- Dhapai Location in Punjab, India Dhapai Dhapai (India)
- Coordinates: 31°20′48″N 75°25′59″E﻿ / ﻿31.346666°N 75.433016°E
- Country: India
- State: Punjab
- District: Kapurthala

Government
- • Type: Panchayati raj (India)
- • Body: Gram panchayat

Population (2011)
- • Total: 1,208
- Sex ratio 635/573♂/♀

Languages
- • Official: Punjabi
- • Other spoken: Hindi
- Time zone: UTC+5:30 (IST)
- PIN: 144601
- Telephone code: 01822
- ISO 3166 code: IN-PB
- Vehicle registration: PB-09
- Website: kapurthala.gov.in

= Dhapai, Kapurthala =

Dhapai is a village in Kapurthala district of Punjab State, India. It is located 8 km from Kapurthala, which is both district and sub-district headquarters of Dhapai.
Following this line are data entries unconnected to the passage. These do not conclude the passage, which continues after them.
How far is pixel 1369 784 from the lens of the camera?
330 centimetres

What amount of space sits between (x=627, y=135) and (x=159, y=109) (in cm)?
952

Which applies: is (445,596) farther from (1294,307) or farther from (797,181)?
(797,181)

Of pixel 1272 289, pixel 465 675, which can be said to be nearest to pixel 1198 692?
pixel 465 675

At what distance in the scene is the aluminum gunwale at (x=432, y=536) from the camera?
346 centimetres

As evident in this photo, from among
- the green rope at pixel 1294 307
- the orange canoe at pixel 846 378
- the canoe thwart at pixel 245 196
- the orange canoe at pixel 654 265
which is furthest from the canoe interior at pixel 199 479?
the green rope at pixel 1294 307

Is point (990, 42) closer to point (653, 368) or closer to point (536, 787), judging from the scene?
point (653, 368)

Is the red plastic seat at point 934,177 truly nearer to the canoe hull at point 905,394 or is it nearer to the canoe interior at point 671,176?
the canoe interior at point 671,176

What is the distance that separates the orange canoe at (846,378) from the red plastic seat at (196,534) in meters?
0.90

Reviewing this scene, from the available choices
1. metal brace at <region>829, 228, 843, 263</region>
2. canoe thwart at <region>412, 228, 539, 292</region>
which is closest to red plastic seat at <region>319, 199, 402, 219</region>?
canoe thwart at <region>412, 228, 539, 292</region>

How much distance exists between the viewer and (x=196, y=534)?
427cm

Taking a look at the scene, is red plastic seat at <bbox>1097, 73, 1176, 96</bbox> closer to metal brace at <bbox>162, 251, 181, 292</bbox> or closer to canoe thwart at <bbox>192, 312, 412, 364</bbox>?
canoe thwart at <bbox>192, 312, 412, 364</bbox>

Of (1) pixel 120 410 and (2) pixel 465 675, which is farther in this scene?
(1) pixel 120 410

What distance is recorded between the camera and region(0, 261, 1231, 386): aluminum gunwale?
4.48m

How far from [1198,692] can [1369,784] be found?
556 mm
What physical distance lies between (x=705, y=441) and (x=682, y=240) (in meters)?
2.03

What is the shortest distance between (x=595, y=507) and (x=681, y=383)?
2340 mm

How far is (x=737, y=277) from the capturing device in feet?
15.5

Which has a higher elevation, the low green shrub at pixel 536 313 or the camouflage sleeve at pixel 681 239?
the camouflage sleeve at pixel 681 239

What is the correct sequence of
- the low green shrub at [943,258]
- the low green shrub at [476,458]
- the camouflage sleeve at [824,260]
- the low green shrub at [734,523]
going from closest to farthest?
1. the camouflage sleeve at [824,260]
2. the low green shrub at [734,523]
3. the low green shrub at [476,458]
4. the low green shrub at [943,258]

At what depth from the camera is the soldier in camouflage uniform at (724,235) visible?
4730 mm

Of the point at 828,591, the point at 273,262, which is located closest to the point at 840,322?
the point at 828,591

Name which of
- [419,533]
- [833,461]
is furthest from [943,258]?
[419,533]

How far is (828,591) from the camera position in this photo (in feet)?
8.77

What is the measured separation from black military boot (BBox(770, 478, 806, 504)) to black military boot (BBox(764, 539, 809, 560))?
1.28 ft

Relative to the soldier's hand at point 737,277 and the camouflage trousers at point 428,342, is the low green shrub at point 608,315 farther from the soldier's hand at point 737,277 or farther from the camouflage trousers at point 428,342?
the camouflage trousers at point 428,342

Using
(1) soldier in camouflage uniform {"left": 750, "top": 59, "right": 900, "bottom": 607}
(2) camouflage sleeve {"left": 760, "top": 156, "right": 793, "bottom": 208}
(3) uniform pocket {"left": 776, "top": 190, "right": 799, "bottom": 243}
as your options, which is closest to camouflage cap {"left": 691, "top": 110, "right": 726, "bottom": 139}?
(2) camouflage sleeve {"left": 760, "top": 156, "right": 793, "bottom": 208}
The village is administrated by a Sarpanch, who is an elected representative.

== Demography ==
According to the 2011 Census of India, Dhapai then had a 265 houses and a population of 1,208, comprising 635 males and 573 females. The literacy rate was 81.76%, higher than state average of 75.84%. The population of children under the age of 6 years was 106 and the child sex ratio was approximately 536, lower than state average of 846. The population included 27.4 percent who were designated as Scheduled Castes. There were none designated as Scheduled Tribes.

==Air travel connectivity==
The closest airport to the village is Sri Guru Ram Dass Jee International Airport.